Kamu mungkin pernah melihat air mataku, tapi kamu tak pernah melihat seberapa parah lukaku selama ini. Aku tak pernah berusaha meninggikan nada suara seperti yang kamu lakukan kepadaku, tak ingin memaki dengan perkataan yang kasar, tak mau melukaimu seperti kamu melukaiku. Katakan padaku sayang, perempuan mana yang rela seperti ini selain ibumu dan aku? Apakah ada perempuan yang lain yang bisa bertahan denganmu bahkan dalam keadaan terburukmu?

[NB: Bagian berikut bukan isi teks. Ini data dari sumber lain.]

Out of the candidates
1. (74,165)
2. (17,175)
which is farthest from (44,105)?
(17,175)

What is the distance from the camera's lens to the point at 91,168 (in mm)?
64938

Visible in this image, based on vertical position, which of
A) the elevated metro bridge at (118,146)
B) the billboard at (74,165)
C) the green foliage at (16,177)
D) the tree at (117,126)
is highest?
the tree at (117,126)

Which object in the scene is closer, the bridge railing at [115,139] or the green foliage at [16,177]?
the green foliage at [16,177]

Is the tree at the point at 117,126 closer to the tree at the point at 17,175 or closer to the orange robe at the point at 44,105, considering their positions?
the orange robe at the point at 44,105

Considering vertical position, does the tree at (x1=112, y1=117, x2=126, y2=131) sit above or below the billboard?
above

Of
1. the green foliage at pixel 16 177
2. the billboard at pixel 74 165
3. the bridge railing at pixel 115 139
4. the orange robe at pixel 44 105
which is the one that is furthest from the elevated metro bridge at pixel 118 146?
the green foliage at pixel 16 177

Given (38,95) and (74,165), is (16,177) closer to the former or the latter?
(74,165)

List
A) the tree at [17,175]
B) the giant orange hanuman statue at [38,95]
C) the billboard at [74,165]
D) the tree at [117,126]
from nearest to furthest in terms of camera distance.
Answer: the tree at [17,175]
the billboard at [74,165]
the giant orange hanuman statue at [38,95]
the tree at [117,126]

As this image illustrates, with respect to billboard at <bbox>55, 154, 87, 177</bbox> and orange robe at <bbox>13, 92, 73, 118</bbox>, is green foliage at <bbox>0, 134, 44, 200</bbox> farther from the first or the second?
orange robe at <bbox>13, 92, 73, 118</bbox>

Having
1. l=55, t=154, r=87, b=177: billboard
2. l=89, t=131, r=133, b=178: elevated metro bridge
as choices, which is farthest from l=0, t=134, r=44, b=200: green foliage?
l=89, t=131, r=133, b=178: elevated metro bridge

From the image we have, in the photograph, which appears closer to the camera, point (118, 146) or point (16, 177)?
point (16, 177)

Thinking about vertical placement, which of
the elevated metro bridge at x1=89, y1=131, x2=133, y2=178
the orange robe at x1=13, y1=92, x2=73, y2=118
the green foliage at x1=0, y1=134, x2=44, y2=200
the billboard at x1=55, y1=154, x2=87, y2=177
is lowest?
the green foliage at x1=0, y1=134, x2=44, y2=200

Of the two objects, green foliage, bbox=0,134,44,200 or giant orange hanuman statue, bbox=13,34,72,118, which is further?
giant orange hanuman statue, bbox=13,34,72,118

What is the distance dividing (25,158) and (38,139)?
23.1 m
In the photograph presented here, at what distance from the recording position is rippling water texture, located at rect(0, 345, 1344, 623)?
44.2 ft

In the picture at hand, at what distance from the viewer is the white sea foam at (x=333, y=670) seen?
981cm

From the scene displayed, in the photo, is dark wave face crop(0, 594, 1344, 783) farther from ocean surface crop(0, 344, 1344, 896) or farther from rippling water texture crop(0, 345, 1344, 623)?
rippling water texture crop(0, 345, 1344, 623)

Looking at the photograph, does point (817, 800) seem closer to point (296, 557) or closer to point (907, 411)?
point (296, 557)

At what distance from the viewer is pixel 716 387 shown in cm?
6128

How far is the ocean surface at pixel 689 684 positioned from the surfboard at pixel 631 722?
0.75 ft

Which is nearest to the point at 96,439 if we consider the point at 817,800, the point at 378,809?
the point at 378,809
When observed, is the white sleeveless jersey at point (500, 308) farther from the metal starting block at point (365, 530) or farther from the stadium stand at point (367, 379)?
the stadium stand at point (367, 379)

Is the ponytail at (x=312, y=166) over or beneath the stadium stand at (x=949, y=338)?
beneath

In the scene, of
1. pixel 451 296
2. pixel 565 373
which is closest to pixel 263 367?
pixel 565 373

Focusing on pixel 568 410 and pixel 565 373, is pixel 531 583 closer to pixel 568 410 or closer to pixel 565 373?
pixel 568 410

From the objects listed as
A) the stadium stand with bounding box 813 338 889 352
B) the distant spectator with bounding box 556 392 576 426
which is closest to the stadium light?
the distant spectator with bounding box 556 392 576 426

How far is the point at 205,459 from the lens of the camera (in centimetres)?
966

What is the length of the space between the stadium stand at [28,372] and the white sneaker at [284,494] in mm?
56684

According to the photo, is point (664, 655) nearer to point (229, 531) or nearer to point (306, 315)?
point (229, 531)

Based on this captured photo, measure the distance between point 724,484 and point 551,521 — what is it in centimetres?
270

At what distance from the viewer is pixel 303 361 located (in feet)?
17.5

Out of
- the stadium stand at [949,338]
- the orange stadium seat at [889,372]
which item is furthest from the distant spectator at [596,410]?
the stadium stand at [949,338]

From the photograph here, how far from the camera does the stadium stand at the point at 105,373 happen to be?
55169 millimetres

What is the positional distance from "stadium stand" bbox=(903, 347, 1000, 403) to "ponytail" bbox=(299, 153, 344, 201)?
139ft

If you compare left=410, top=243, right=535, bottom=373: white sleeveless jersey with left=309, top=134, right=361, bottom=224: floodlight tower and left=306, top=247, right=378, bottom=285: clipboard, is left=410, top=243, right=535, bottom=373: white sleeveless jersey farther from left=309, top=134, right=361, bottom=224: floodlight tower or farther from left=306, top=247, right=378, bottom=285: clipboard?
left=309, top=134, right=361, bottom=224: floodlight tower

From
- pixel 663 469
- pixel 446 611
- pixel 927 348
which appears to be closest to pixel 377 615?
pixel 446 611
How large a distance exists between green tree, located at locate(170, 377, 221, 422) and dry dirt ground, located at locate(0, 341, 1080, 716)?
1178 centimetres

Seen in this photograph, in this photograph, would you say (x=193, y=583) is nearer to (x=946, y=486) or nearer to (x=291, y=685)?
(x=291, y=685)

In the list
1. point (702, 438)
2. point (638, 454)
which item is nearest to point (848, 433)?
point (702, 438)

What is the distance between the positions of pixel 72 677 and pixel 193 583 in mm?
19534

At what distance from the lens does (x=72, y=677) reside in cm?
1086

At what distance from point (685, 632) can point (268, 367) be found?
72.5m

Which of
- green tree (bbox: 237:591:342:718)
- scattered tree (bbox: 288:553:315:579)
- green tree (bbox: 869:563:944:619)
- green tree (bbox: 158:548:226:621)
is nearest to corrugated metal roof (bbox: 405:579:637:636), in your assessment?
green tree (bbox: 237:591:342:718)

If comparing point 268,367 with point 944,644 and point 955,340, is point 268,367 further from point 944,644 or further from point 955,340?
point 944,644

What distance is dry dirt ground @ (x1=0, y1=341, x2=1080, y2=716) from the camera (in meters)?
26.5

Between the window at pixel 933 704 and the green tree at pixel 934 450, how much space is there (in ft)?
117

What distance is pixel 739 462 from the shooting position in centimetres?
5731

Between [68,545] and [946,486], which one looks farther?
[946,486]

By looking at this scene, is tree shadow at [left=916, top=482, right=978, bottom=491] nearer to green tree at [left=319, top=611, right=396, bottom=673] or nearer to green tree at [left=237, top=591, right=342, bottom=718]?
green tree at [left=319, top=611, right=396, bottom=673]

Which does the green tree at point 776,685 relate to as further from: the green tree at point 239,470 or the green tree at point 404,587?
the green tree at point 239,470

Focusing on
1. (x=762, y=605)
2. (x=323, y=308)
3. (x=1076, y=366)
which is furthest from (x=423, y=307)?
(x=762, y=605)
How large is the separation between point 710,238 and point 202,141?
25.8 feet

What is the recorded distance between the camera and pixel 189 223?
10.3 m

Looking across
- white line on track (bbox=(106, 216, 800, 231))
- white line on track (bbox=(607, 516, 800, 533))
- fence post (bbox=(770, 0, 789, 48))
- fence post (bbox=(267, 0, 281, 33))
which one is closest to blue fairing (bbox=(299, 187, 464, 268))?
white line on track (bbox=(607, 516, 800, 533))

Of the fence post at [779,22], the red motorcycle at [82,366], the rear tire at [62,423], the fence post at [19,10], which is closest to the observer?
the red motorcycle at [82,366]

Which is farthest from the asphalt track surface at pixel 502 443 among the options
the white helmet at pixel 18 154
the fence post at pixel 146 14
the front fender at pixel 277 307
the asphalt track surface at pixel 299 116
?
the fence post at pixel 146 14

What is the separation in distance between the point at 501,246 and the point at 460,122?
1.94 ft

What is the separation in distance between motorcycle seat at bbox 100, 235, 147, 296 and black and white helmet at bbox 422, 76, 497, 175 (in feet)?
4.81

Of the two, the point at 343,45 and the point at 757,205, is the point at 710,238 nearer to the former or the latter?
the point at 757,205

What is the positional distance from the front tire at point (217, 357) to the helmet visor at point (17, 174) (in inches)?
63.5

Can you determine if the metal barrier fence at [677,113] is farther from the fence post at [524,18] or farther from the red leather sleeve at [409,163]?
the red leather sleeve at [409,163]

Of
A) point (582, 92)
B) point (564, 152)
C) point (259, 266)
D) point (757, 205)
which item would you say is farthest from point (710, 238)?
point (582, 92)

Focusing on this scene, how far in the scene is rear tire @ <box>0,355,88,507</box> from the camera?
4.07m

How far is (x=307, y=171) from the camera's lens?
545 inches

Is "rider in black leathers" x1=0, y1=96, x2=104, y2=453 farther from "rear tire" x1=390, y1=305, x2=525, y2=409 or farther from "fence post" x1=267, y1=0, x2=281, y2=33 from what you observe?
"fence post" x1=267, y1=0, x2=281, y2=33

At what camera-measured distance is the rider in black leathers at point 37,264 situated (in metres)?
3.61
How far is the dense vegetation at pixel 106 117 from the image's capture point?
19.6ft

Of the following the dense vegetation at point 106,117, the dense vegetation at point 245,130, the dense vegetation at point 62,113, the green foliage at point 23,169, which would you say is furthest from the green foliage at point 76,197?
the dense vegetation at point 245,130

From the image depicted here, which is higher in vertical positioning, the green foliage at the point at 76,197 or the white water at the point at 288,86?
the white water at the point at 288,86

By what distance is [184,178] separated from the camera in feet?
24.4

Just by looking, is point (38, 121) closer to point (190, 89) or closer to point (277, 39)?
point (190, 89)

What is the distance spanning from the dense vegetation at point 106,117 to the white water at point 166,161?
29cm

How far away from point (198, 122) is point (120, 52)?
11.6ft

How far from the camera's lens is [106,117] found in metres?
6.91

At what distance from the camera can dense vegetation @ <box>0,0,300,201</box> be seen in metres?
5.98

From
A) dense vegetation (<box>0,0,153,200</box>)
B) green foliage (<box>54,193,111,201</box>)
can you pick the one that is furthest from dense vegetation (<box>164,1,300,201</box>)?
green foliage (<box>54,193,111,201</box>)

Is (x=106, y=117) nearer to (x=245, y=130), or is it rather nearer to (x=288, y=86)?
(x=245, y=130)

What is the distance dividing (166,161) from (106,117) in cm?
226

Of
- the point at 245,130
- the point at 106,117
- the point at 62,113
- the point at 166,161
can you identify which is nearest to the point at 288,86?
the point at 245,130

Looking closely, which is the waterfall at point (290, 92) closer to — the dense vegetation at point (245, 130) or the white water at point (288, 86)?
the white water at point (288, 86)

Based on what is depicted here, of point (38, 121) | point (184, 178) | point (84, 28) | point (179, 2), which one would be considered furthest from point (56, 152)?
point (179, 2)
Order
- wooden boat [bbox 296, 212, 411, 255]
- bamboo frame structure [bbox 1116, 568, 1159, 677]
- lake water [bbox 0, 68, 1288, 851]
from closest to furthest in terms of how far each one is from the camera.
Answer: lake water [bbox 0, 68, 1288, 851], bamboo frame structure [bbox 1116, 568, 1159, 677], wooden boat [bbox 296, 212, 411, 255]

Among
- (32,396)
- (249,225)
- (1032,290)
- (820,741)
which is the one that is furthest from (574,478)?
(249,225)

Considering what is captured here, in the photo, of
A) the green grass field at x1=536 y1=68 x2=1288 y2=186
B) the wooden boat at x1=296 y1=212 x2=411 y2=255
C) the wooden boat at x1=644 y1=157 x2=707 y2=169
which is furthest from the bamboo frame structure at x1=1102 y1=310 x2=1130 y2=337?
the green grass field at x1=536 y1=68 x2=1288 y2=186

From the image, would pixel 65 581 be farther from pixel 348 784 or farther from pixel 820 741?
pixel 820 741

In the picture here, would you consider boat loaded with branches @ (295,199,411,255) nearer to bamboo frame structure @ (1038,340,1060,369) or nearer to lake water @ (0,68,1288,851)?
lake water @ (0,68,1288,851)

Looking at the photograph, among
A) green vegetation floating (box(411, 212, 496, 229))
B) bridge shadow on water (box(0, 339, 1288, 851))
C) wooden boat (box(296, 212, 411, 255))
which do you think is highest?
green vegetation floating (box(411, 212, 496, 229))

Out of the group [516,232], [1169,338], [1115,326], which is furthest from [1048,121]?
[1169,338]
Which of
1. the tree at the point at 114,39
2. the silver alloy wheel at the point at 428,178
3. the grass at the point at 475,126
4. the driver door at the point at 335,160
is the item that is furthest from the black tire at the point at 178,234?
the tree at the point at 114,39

Sayang, mungkin kamu melihatku hanya dari sisi yang paling kamu benci. Kamu belum paham bahwa perempuan yang takut kehilangan kamu adalah perempuan yang sangat menyayangi kamu. Seharusnya kamu sadar akan itu.

Kali ini, biarlah hatiku teriris sendiri. Biarkan aku yang terluka parah, biarkan aku yang menangis secara diam-diam. Sebenarnya aku tau apa yang mesti aku lakukan, pergi meninggalkanmu, melupakamu, dan menganggap semuanya tak pernah terjadi. Tapi aku tak bisa melakukan hal itu. Sekarang aku masih tetap sabar menghadapimu karena aku masih ingin memberi kesempatan untukmu untuk yang tak ada batasnya. Tapi jika sabarku masih kamu sia-siakan, mungkin akan tiba masanya untukku meninggalkanmu. Karena kamu bukan pria yang ku kenal dulu yang bisa saling menyayangi dengan cara yang indah dan selalu membuatku bahagia.

Kini kamu adalah pria yang kasar yang tak segan-segan mengeluarkan makian, hujatan, dan menusukkan rasa sakit dihatiku. Kamu berubah jadi pria lain, pria yang egois dan emosian. Dan aku membiarkan diriku untuk sabar tanpa melawan dan mengucapkan banyak kata. Aku tak tau mengapa perjuanganku hanya kau anggap angin lalu. Apa mata dan hatimu masih tertutup sehingga tak mampu melihat dan menyadari siapa perempuan yang selama ini jatuh bangun hanya untuk bertahan agar tetap mencintaimu?

Biarlah waktu yang membuamu sadar, sayang. Kini, aku yang mungkin kamu anggap hanya sebagai angin lalu akan memberikan kesempatan untukmu untuk menghirup udara bebas.

Permintaan aku tak banyak, aku hanya ingin kamu yang dulu ada disaat ini. Entahlah, rasanya aku sangat ingin kamu yang dulu. Kamu yang selalu ada buat aku, yang selalu bisa bikin aku ketawa dengan segala tingkah kamu, yang membuat aku selalu takut untuk kehilangan kamu. Yaa... aku rindu, rindu kamu yang dulu.